• [TASK DETAILS]:
Every entry that follows should be output exactly, and every image in it left out.

• [DATASET]:

============================================================

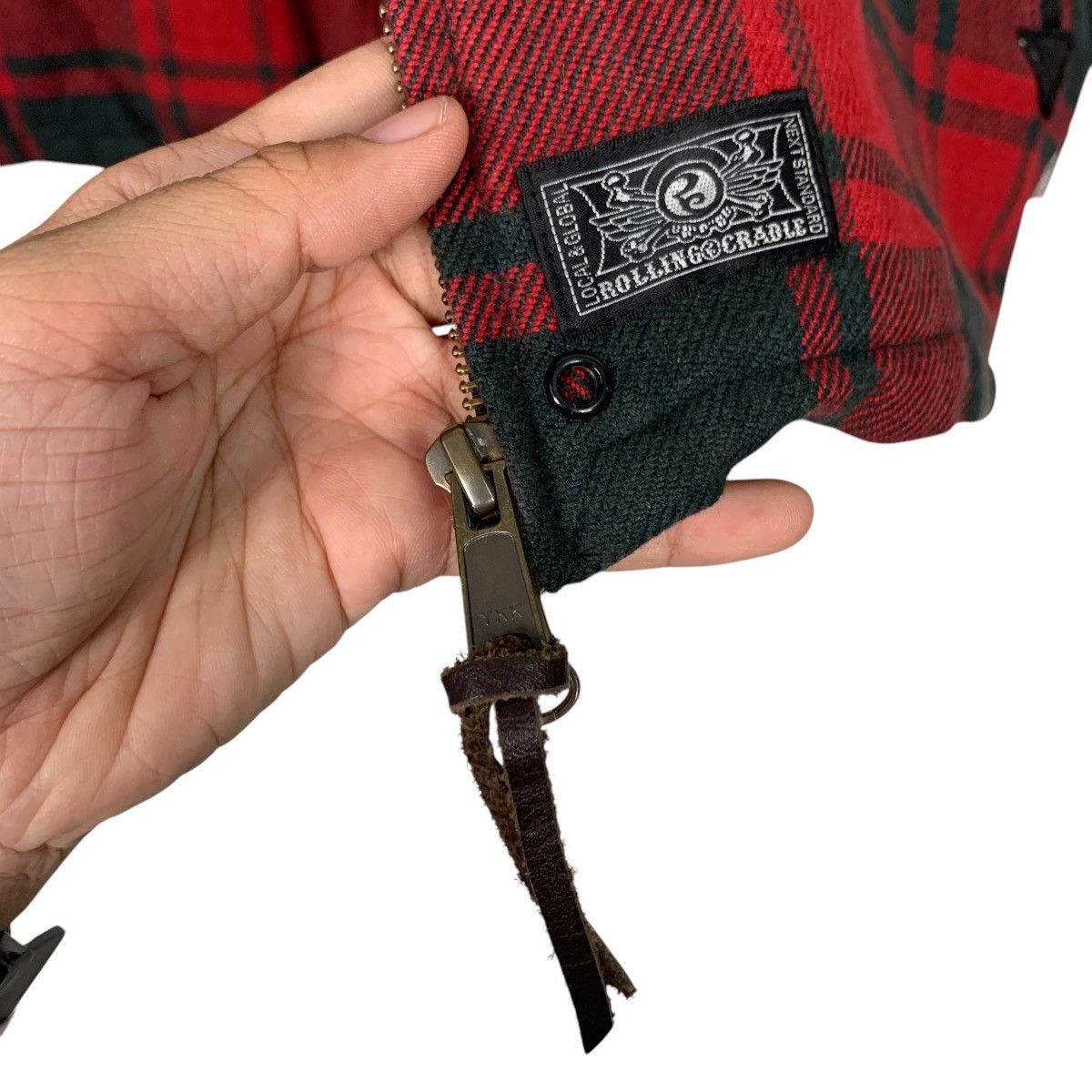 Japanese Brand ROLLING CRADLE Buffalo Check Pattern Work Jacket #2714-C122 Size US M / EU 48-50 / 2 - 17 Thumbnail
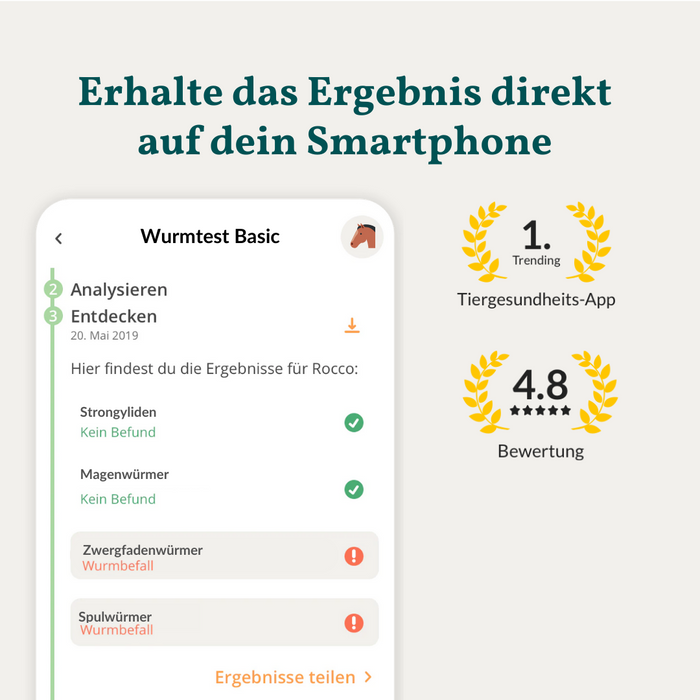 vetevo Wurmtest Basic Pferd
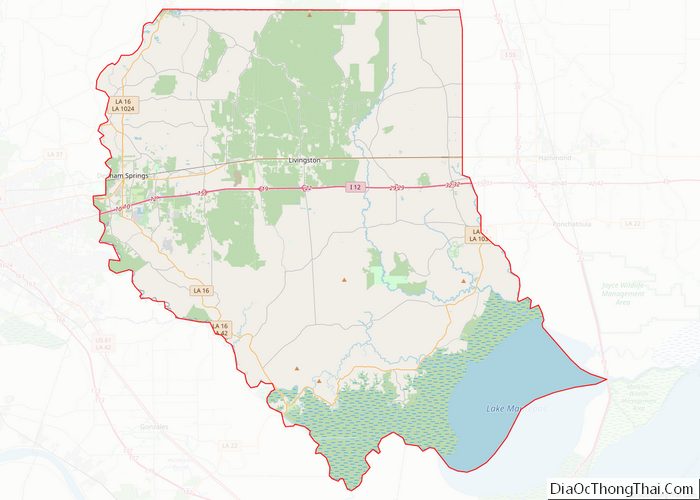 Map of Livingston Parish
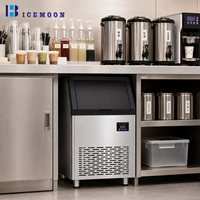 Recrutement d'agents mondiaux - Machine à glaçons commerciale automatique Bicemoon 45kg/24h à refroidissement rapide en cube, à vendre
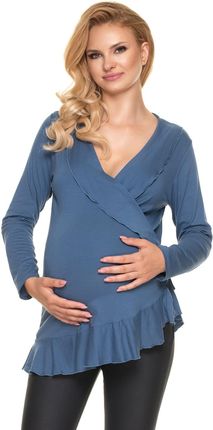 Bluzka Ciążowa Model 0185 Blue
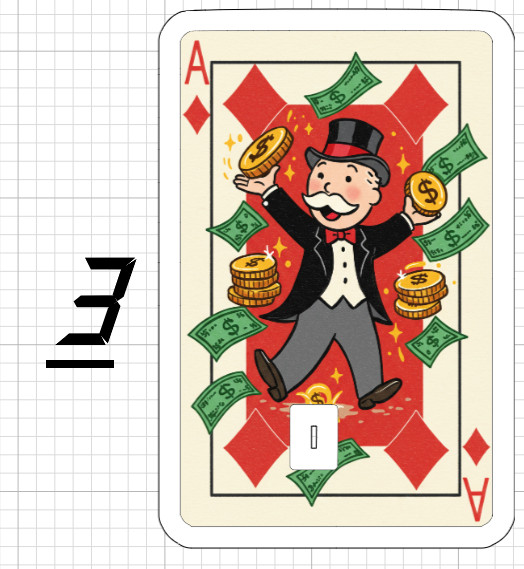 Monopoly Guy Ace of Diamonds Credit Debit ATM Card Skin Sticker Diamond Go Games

============================================================

• [RESULT OF THE TASK]:
 Japanese Brand ROLLING CRADLE Buffalo Check Pattern Work Jacket #2714-C122 Size US M / EU 48-50 / 2 - 17 Thumbnail
 vetevo Wurmtest Basic Pferd
 Map of Livingston Parish
 Recrutement d'agents mondiaux - Machine à glaçons commerciale automatique Bicemoon 45kg/24h à refroidissement rapide en cube, à vendre
 Bluzka Ciążowa Model 0185 Blue
 Monopoly Guy Ace of Diamonds Credit Debit ATM Card Skin Sticker Diamond Go Games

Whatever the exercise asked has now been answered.